An affidavit filed on June 23, which was unsealed on June 30, seeking a search warrant for Dennehy's computer says that an informant in Delaware told police that Dotson, who by now was at home in Maryland, told a cousin that he had shot and killed Dennehy during an argument while firing guns in the Waco area. On July 21, Dotson was charged with Dennehy's murder and taken into custody in Maryland. The search for Dennehy continued until July 25, when a badly decomposed body was found in a gravel pit near Waco and was taken to Dallas for an autopsy. While Dotson said he felt compelled to speak with the FBI, it is unknown whether his report led police to Dennehy's body. The following day, medical examiners identified the body as Dennehy's.

On July 30, his death was ruled a homicide after a preliminary autopsy report showed that Dennehy died of gunshot wounds to the head. Upon discovery of Dennehy's remains, the head and body were discovered in separate locations. Whereas sensationalized news reports indicated Dennehy was decapitated, investigators believe this occurrence is most likely the result of scavenging desert animals. On August 7, a memorial service was held for Dennehy in San Jose, California.

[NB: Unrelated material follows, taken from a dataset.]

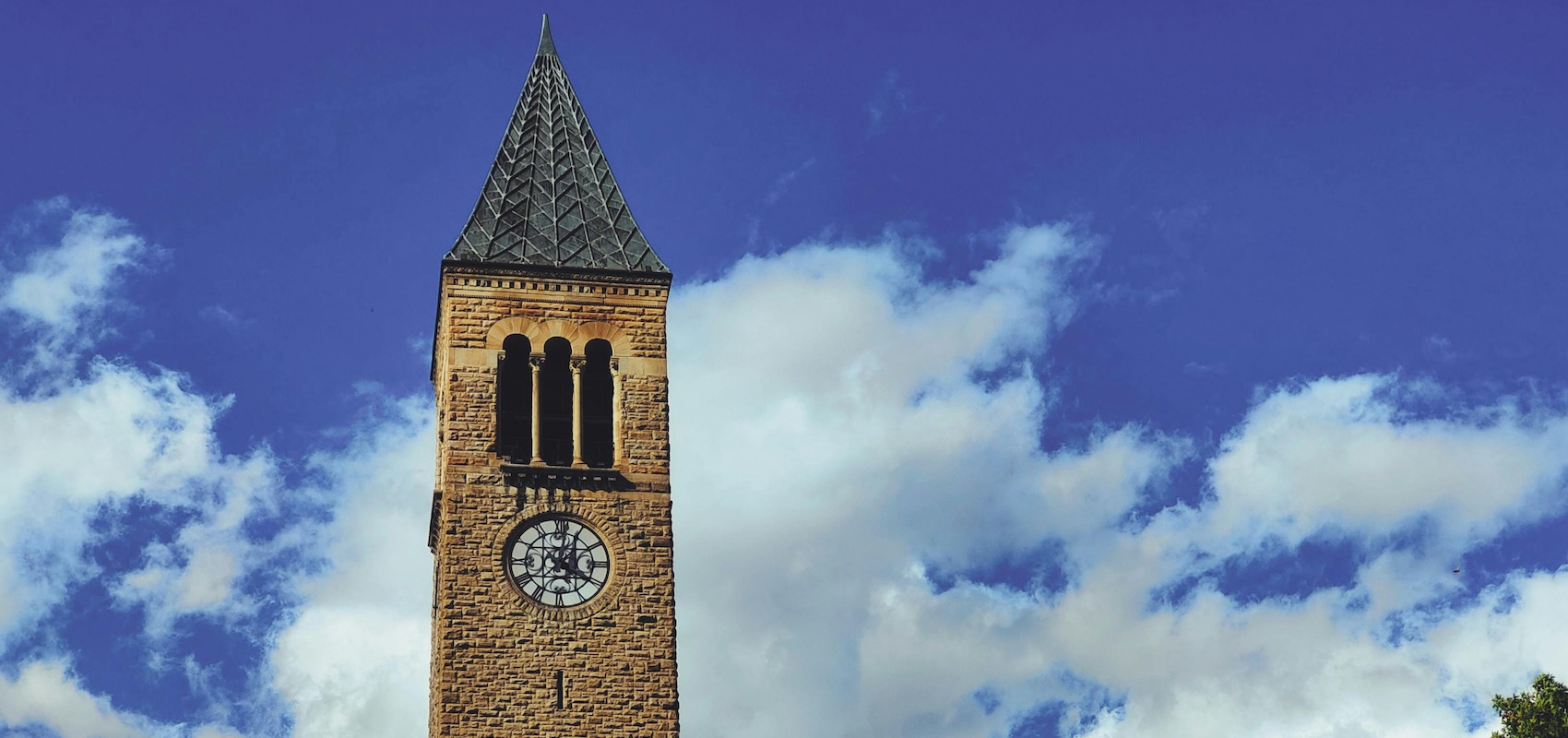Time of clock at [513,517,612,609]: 4:01
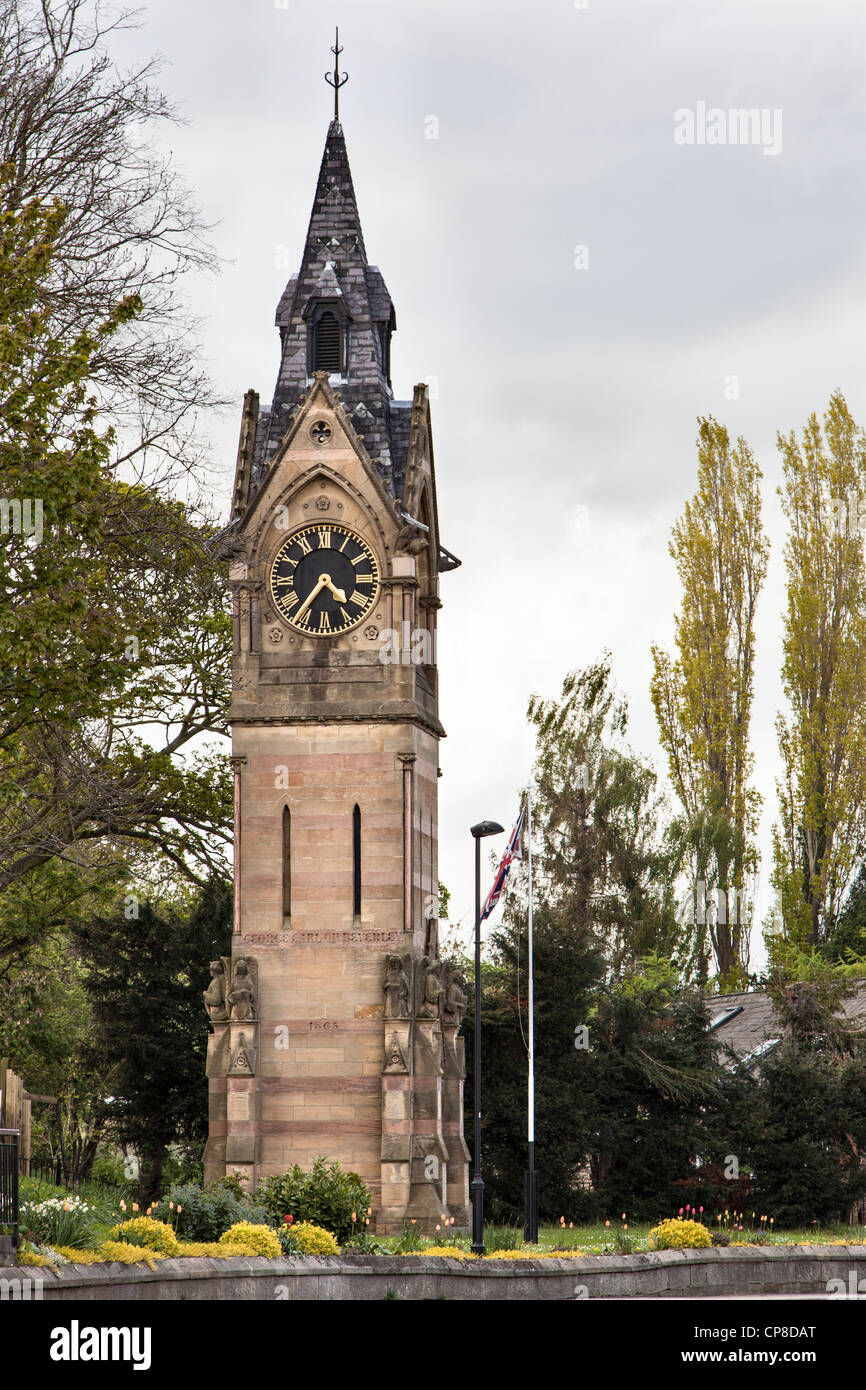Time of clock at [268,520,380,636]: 4:36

The story was subsequently made into a Showtime documentary called Disgraced.

==Court case==
Subsequent to his August 2003 indictment, on October 28, 2004, Dotson was declared incompetent to stand trial by District Judge George Allen and was sent to a state mental hospital to be reevaluated in four months' time. Three psychiatrists, including one appointed by the court, said that Dotson appeared to be suffering from hallucinations and psychosis, but that he could regain competency to stand trial in the future. Among other issues, Dotson believed people were trying to kill him because he was Jesus. It is believed that his ex-wife also noticed he was hearing voices. In February 2005, Dotson was returned to jail after psychologists deemed him competent to stand trial but that he must continue taking his anti-psychotic medication. The psychologist also said that Dotson's accounts of hallucinations and hearing voices were "suspect."

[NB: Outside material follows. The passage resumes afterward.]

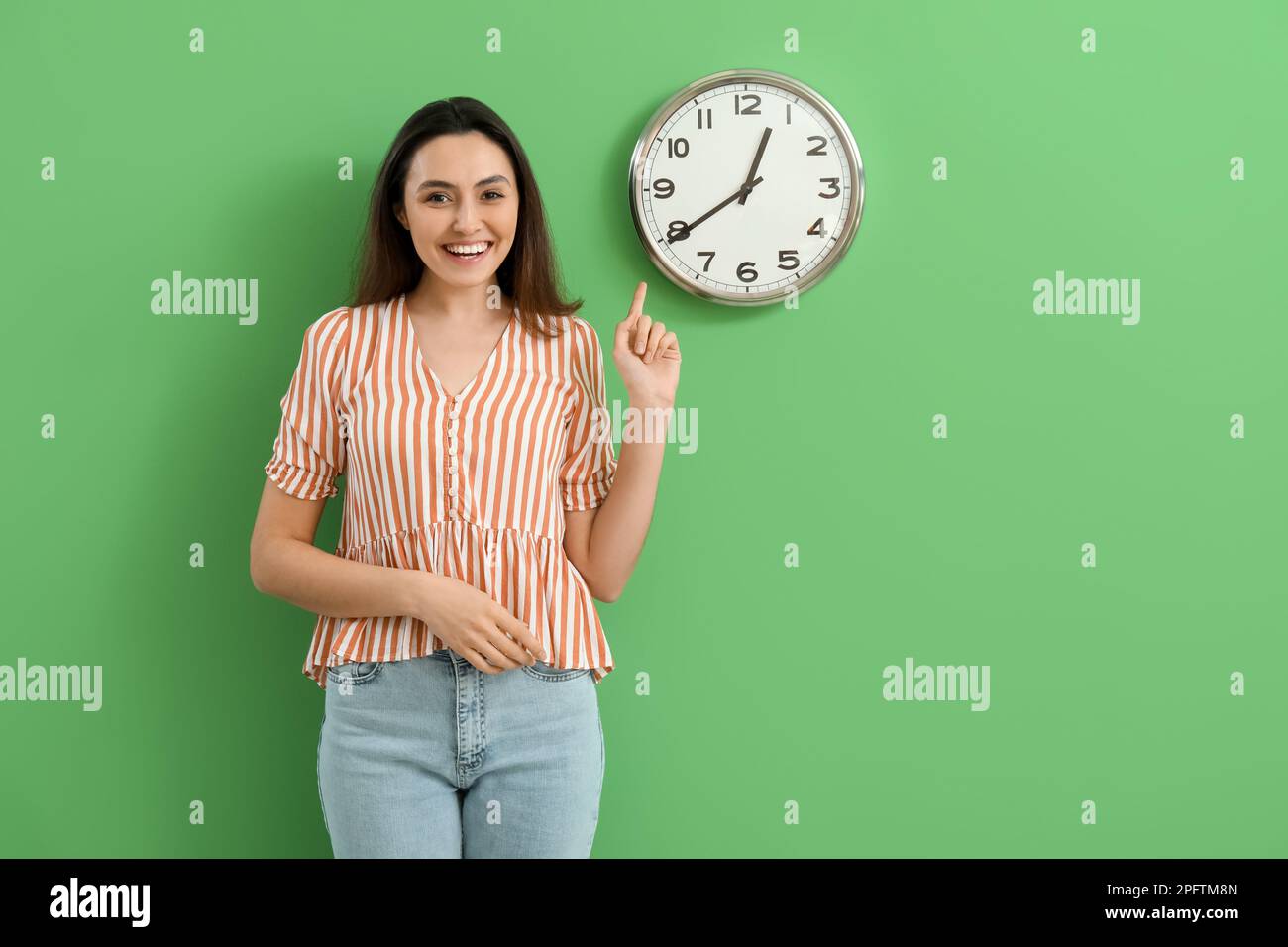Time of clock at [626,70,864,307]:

On June 8, 2005, five days before his trial for murder was to begin, Dotson unexpectedly pleaded guilty to killing Patrick Dennehy. In December 2005, Dotson wrote a letter seeking permission to appeal his case; in January 2006, a judge ruled that Dotson had forfeited his right to appeal when he pleaded guilty.

On June 15, 2005, Dotson was sentenced to 35 years in prison. He was denied parole in December 2020, December 2021, February 2022, and February 2023. On March 25, 2024, Dotson was approved for parole "with completion of a program prior to release." In June 2025, ESPN reported that Dotson had been granted release as part of a Super Intensive Supervision Program. The same article outlined how Dennehy's family believed Dotson should serve his entire sentence, but would not oppose any decisions made by the Texas parole authorities; Dennehy's stepfather said he would talk to Dotson if he had the opportunity.

== University reactions ==
The day Dennehy's body was identified, Baylor University president Robert B. Sloan made a speech to the public where he described the discovery as having the community's "worst fears being realized" and that it was a heart-wrenching loss. He along with many other representatives from Baylor attended Dennehy's funeral. Baylor University also held a campus-wide memorial for Dennehy on August 28, 2003, in the Paul W. Powell Chapel. There was a charity event held by Bill Cosby on September 4, 2003, at the Floyd Casey Stadium where he mentioned Dennehy when discussing people that had been lost throughout the year.